> [Excerpts of spatial question data]:
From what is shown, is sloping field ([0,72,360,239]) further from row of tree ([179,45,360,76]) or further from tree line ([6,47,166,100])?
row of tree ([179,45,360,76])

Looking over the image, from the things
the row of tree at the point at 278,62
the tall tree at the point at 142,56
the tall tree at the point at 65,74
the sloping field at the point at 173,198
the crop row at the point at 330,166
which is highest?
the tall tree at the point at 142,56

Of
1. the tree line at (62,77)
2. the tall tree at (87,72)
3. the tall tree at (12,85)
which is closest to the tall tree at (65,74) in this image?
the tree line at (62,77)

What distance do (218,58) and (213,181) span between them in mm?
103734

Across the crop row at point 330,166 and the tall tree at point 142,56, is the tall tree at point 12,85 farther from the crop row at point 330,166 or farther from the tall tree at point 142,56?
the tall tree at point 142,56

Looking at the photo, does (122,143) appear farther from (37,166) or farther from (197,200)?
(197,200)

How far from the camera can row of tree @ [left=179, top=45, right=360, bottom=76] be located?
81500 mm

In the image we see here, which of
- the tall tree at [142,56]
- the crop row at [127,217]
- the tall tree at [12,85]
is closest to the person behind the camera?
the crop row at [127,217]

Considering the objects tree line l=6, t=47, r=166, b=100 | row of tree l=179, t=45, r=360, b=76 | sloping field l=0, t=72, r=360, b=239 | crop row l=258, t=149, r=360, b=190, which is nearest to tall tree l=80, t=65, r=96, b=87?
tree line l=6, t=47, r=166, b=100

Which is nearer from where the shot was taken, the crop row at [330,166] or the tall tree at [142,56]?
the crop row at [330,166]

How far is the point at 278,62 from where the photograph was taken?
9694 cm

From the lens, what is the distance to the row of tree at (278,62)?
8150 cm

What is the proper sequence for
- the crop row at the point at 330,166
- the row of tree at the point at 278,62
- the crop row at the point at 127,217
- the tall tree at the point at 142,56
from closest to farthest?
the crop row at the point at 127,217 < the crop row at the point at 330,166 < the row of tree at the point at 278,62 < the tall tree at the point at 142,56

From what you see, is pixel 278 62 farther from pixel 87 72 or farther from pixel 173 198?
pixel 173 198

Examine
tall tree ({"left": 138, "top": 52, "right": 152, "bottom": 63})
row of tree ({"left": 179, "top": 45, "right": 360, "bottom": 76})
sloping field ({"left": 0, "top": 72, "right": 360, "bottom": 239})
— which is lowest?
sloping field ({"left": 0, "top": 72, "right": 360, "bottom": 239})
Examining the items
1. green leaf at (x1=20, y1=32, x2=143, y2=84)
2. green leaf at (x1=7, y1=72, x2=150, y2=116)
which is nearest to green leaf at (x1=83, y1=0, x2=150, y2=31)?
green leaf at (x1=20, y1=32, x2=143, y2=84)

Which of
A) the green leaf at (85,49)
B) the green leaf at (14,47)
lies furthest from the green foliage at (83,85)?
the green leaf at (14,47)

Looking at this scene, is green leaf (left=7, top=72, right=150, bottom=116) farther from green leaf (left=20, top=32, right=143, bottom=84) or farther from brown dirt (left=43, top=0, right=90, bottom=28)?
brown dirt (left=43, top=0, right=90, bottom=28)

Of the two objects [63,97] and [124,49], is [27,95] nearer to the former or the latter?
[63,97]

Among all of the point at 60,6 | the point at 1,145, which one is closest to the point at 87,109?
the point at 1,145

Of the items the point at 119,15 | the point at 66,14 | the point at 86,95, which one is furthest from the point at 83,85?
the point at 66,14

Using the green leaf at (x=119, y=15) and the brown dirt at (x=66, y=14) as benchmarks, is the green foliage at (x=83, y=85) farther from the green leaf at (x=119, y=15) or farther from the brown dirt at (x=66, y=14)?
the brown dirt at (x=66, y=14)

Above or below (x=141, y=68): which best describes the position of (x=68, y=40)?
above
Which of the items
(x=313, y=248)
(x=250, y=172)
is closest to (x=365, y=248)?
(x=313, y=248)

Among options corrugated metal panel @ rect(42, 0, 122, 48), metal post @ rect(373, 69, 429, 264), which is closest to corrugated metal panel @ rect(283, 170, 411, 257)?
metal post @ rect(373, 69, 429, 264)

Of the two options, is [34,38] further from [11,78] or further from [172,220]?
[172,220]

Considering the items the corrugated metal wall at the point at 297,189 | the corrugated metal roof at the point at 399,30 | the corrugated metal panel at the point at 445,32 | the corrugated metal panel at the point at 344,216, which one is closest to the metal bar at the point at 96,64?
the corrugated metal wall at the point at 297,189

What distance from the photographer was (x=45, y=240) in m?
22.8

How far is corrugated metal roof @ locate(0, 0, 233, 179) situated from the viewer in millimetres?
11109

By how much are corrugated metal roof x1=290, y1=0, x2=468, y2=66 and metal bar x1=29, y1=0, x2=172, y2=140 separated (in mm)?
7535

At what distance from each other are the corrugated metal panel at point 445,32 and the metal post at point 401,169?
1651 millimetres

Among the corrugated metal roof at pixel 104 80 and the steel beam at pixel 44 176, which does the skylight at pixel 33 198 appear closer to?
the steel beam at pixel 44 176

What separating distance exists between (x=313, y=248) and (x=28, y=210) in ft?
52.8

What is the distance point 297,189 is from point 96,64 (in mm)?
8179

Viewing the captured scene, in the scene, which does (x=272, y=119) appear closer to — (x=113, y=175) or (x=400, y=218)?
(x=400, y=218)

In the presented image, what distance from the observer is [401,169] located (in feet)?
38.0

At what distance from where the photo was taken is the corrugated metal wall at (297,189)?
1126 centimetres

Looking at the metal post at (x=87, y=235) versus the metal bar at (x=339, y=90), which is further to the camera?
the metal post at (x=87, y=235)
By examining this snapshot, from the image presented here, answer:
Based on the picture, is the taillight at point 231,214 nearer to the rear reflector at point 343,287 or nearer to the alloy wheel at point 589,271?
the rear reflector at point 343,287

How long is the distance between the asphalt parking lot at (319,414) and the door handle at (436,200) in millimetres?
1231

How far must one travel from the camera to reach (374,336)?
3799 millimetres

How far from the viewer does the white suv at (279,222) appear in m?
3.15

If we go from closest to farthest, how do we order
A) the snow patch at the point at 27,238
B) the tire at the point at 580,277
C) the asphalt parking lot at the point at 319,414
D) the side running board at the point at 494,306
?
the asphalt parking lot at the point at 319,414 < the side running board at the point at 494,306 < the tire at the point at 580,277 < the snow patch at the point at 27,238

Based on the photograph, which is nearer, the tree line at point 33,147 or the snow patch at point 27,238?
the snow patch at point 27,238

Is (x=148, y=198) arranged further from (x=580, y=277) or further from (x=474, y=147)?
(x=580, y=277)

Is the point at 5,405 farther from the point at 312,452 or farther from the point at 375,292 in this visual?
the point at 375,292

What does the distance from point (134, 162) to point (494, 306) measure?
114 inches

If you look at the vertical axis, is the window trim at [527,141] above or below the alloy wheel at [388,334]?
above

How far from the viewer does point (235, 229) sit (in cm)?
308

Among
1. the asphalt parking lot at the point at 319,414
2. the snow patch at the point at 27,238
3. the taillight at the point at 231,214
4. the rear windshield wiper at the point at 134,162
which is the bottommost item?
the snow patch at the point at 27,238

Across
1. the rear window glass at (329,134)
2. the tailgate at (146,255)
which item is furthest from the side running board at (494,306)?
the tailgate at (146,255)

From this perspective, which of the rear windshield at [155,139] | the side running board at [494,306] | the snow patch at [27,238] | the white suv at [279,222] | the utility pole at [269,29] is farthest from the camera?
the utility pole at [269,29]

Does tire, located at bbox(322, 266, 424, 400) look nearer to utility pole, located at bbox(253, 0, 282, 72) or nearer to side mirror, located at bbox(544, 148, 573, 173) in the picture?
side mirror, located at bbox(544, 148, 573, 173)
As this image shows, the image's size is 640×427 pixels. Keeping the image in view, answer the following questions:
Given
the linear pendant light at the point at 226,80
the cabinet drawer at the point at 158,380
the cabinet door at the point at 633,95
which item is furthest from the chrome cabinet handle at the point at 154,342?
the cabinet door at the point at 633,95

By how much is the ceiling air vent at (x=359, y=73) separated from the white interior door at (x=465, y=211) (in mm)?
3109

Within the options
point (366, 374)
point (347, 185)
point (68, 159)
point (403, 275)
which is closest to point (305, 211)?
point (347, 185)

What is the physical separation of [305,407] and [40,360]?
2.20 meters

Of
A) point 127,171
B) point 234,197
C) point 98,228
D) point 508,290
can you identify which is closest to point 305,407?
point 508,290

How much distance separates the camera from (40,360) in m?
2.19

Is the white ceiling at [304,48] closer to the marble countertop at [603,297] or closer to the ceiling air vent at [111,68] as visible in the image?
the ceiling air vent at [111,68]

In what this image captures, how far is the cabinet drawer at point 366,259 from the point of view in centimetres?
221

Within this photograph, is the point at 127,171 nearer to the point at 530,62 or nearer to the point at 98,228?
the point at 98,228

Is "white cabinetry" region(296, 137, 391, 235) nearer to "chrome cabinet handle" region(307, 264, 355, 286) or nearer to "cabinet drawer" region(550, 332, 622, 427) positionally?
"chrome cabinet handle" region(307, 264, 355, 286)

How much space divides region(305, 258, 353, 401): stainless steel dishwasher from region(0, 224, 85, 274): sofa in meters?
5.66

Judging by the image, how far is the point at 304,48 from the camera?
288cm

> [GIVEN EXERCISE]: Repeat the line containing "How much distance" and all subsequent lines through the final line of the data, exactly and with no others.

> [CORRECT OUTPUT]:
How much distance separates the camera from (40,360) in m?
2.19

Is the white ceiling at [304,48] closer to the marble countertop at [603,297] or closer to the ceiling air vent at [111,68] as visible in the image?
the ceiling air vent at [111,68]

In what this image captures, how far is the cabinet drawer at point 366,259 from the point of view in centimetres?
221

Within this photograph, is the point at 127,171 nearer to the point at 530,62 or nearer to the point at 98,228?
the point at 98,228

Is "white cabinetry" region(296, 137, 391, 235) nearer to "chrome cabinet handle" region(307, 264, 355, 286) or nearer to "cabinet drawer" region(550, 332, 622, 427) positionally?
"chrome cabinet handle" region(307, 264, 355, 286)

How much space divides region(305, 258, 353, 401): stainless steel dishwasher from region(0, 224, 85, 274): sofa in meters?
5.66

Judging by the image, how far is the point at 304,48 from the camera?
288cm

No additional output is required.